— start RECORDS SHOWN —
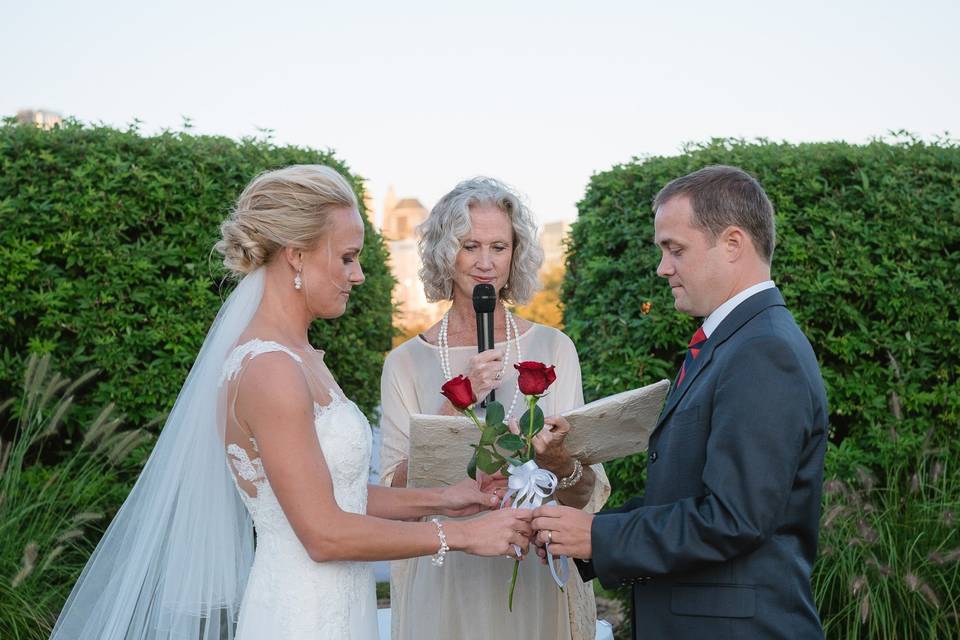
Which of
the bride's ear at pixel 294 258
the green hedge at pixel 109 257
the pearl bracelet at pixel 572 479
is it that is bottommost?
— end RECORDS SHOWN —
— start RECORDS SHOWN —
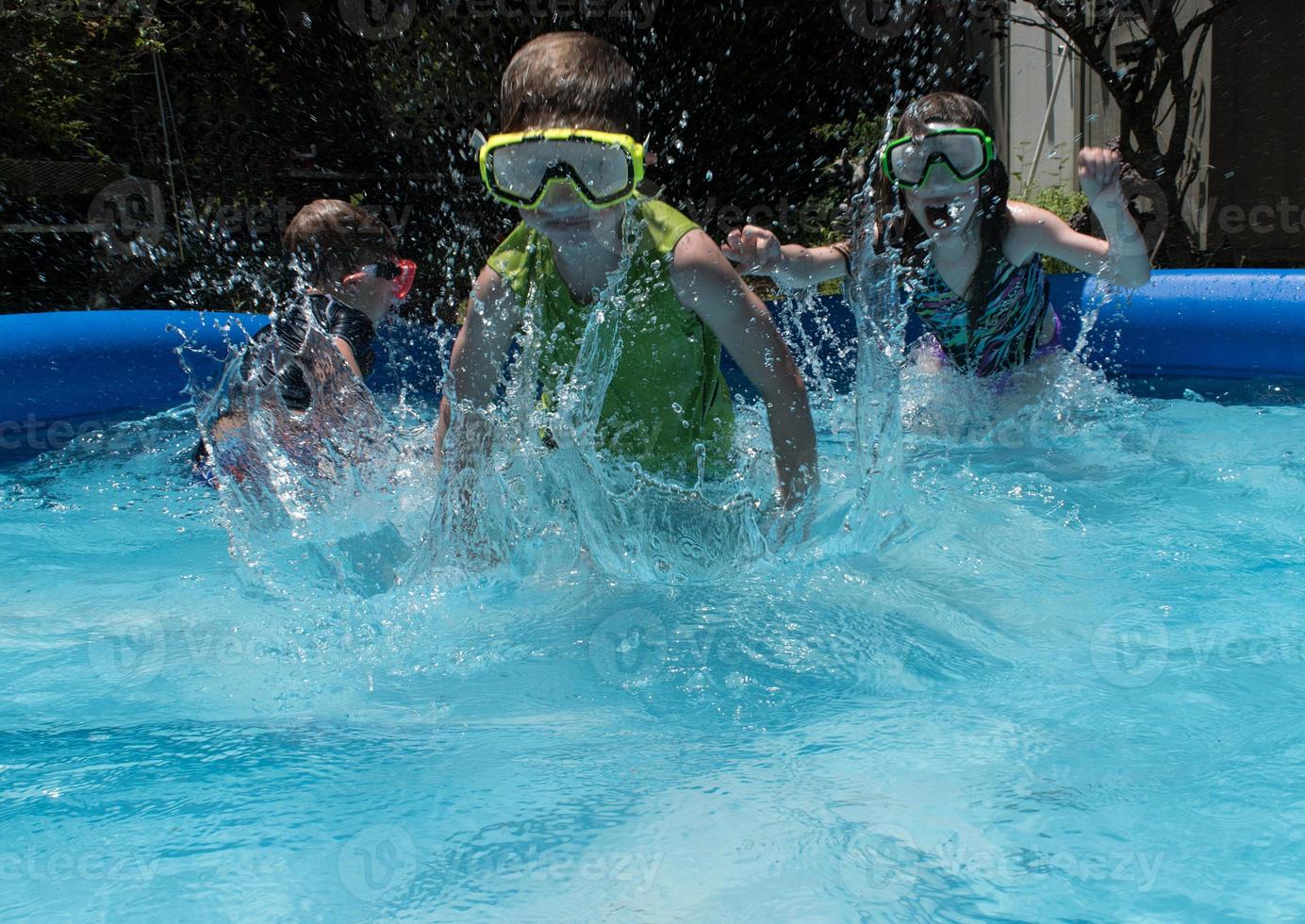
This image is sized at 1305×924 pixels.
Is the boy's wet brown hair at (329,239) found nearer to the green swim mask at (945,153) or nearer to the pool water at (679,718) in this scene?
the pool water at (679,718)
— end RECORDS SHOWN —
— start RECORDS SHOWN —
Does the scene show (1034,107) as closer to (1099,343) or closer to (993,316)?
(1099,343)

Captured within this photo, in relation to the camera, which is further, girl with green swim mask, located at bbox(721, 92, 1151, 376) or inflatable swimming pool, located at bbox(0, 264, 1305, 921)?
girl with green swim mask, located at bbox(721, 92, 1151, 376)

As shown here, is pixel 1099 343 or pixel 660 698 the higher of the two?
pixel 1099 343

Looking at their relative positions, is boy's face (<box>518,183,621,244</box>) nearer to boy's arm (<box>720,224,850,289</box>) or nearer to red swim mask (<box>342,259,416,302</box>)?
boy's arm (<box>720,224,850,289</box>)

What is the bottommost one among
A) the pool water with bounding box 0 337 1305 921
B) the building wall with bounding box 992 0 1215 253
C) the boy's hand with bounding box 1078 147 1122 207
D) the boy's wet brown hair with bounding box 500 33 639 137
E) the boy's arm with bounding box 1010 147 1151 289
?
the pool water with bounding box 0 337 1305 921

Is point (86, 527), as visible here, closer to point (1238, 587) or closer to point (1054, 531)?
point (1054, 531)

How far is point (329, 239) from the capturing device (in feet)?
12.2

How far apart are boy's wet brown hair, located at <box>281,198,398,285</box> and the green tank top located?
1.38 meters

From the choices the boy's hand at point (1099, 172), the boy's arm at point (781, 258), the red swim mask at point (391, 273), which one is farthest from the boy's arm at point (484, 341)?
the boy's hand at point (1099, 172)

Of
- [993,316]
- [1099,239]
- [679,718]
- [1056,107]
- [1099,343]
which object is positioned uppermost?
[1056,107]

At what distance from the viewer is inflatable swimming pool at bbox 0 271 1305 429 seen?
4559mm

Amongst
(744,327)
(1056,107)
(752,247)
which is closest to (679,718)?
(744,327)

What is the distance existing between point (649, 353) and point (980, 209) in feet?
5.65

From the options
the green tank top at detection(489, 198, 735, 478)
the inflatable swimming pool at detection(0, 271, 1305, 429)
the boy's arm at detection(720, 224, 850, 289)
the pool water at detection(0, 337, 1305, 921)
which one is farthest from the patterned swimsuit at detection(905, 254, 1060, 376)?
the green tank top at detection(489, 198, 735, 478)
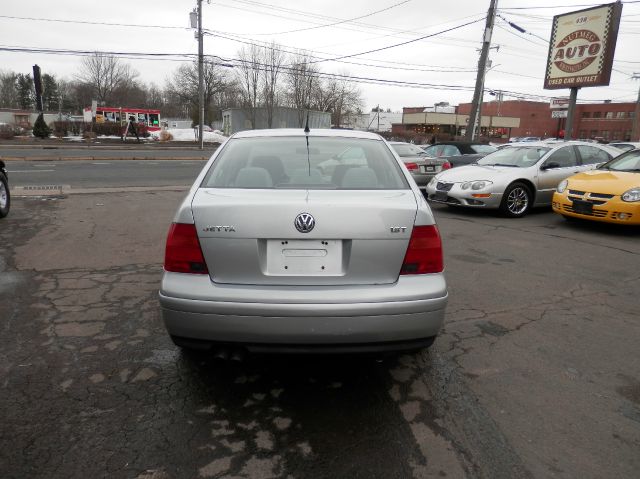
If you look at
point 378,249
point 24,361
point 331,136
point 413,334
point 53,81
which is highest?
— end RECORDS SHOWN —
» **WORK TO DO**
Copy out the records word for word, everything from the line containing "How far is point" down to the line containing "which is highest?", with both of those lines included. Leave the pictures out.

» **RESPONSE FOR THIS EXERCISE**
How far is point (329, 239) from the capturing device (in feet)?
12.2

How far apart are boy's wet brown hair, located at <box>281,198,398,285</box> and the green tank top located?
1.38 meters

From the choices the boy's hand at point (1099, 172), the boy's arm at point (781, 258), the red swim mask at point (391, 273), which one is farthest from the boy's arm at point (484, 341)?
the boy's hand at point (1099, 172)

Of
- [993,316]
- [1099,239]
- [679,718]
- [1056,107]
- [1099,343]
which object is positioned uppermost?
[1056,107]

At what distance from the viewer is inflatable swimming pool at bbox 0 271 1305 429 seen?
4559mm

Amongst
(744,327)
(1056,107)
(752,247)
which is closest to (679,718)?
(744,327)

What is the distance existing between point (649, 353) and point (980, 209) in feet?
5.65

From the options
the green tank top at detection(489, 198, 735, 478)
the inflatable swimming pool at detection(0, 271, 1305, 429)
the boy's arm at detection(720, 224, 850, 289)
the pool water at detection(0, 337, 1305, 921)
which one is farthest from the patterned swimsuit at detection(905, 254, 1060, 376)?
the green tank top at detection(489, 198, 735, 478)
If you look at
point 378,249
point 24,361
point 331,136
point 413,334
point 53,81
which is highest?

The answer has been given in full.